Give back all the data exactly, line by line.

[Data items]
⟨
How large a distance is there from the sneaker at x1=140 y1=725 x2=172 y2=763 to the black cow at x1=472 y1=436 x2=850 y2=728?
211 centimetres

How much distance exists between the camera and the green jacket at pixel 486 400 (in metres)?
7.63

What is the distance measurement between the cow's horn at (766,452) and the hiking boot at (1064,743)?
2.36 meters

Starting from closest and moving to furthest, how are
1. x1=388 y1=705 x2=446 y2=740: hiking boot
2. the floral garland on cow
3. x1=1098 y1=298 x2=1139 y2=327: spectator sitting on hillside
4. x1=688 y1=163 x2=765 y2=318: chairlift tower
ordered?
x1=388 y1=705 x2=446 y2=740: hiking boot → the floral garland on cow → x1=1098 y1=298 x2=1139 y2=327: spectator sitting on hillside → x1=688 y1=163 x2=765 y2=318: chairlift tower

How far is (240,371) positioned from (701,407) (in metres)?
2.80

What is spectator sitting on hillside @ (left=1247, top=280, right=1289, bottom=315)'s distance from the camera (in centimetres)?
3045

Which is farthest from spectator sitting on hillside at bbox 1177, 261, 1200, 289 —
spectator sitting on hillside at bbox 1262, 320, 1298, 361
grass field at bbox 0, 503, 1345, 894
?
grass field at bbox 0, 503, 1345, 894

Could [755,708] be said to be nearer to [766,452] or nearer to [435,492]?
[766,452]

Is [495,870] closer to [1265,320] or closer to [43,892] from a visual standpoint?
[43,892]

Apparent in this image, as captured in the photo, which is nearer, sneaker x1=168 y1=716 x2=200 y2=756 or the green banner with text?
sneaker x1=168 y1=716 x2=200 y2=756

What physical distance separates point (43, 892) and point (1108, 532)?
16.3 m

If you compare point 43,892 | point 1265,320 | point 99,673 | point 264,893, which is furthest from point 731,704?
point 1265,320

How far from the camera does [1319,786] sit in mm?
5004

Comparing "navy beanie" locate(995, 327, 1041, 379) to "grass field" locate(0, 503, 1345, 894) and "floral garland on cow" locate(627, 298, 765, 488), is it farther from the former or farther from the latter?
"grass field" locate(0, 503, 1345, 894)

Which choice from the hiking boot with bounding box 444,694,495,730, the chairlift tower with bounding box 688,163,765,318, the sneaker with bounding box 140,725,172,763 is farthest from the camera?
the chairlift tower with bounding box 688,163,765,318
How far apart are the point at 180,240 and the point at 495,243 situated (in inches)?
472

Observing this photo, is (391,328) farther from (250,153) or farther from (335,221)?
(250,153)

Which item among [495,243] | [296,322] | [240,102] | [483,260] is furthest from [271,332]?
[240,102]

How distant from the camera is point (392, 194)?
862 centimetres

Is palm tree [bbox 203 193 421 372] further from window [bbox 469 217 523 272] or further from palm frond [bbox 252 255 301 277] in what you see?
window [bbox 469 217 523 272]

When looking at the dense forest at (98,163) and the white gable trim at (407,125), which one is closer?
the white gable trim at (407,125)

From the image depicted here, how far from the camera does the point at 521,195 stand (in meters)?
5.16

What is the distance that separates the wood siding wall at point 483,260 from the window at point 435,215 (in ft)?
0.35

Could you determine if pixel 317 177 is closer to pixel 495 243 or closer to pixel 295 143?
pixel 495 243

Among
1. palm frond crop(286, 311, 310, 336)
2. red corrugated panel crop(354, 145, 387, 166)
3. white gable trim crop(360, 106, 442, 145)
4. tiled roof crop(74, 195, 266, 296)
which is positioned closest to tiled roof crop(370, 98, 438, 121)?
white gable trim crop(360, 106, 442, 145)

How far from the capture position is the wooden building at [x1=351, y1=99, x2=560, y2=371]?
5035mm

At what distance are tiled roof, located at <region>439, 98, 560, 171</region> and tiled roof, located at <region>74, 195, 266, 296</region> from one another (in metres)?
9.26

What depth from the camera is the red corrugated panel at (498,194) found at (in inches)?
⟩
## Answer to the problem
How large a distance is there from the sneaker at x1=140 y1=725 x2=172 y2=763 to the black cow at x1=472 y1=436 x2=850 y2=728?
211 centimetres

How much distance exists between the camera and the green jacket at pixel 486 400 (in metres)?
7.63

What is the distance measurement between the cow's horn at (766,452) and the hiking boot at (1064,743)?
2.36 meters

Starting from closest and moving to furthest, how are
1. x1=388 y1=705 x2=446 y2=740: hiking boot
2. the floral garland on cow
3. x1=1098 y1=298 x2=1139 y2=327: spectator sitting on hillside
4. x1=688 y1=163 x2=765 y2=318: chairlift tower
ordered?
x1=388 y1=705 x2=446 y2=740: hiking boot → the floral garland on cow → x1=1098 y1=298 x2=1139 y2=327: spectator sitting on hillside → x1=688 y1=163 x2=765 y2=318: chairlift tower

How far is (240,371) positioned from (701,407) (in metres)?
2.80

What is spectator sitting on hillside @ (left=1247, top=280, right=1289, bottom=315)'s distance from the camera (in centimetres)?
3045

Which is farthest from spectator sitting on hillside at bbox 1177, 261, 1200, 289 —
spectator sitting on hillside at bbox 1262, 320, 1298, 361
grass field at bbox 0, 503, 1345, 894
?
grass field at bbox 0, 503, 1345, 894

Could [755,708] be said to be nearer to [766,452] or nearer to [435,492]?
[766,452]

Is [495,870] closer to [1265,320] or closer to [43,892] from a visual standpoint?
[43,892]

Apparent in this image, as captured in the photo, which is nearer, sneaker x1=168 y1=716 x2=200 y2=756 or the green banner with text?
sneaker x1=168 y1=716 x2=200 y2=756

What physical distance separates point (43, 892) and point (1108, 532)?
16.3 m

If you compare point 43,892 | point 1265,320 | point 99,673 | point 264,893, which is furthest from point 731,704?
point 1265,320

How far from the camera does [1319,786] sit in mm?
5004

Comparing "navy beanie" locate(995, 327, 1041, 379) to "grass field" locate(0, 503, 1345, 894) and "floral garland on cow" locate(627, 298, 765, 488), is it farther from the former or farther from the latter?
"grass field" locate(0, 503, 1345, 894)

Which choice from the hiking boot with bounding box 444,694,495,730, the chairlift tower with bounding box 688,163,765,318, the sneaker with bounding box 140,725,172,763 is farthest from the camera?
the chairlift tower with bounding box 688,163,765,318
How far apart are the point at 180,240 and the point at 495,243 situated (in inches)?
472

Observing this photo, is (391,328) farther from (250,153) or farther from (335,221)?
(250,153)

Which item among [495,243] | [296,322] | [240,102] | [483,260] is furthest from [271,332]?
[240,102]

How distant from the camera is point (392, 194)?
862 centimetres

Is palm tree [bbox 203 193 421 372] further from window [bbox 469 217 523 272] or further from palm frond [bbox 252 255 301 277] in what you see?
window [bbox 469 217 523 272]

When looking at the dense forest at (98,163) and the white gable trim at (407,125), which one is closer?
the white gable trim at (407,125)

From the image depicted here, how far from the camera does the point at 521,195 stand (in meters)?
5.16

What is the distance that separates the wood siding wall at point 483,260 from the window at point 435,215 (in ft)?
0.35

Could you determine if pixel 317 177 is closer to pixel 495 243 or closer to pixel 295 143?
pixel 495 243

Among
1. palm frond crop(286, 311, 310, 336)
2. red corrugated panel crop(354, 145, 387, 166)
3. white gable trim crop(360, 106, 442, 145)
4. tiled roof crop(74, 195, 266, 296)
which is positioned closest to tiled roof crop(370, 98, 438, 121)?
white gable trim crop(360, 106, 442, 145)

How far from the capture position is the wooden building at [x1=351, y1=99, x2=560, y2=371]?
5035mm

At what distance are tiled roof, located at <region>439, 98, 560, 171</region> and tiled roof, located at <region>74, 195, 266, 296</region> from one another (in metres)?
9.26

What depth from the camera is the red corrugated panel at (498,194) found at (in inches)?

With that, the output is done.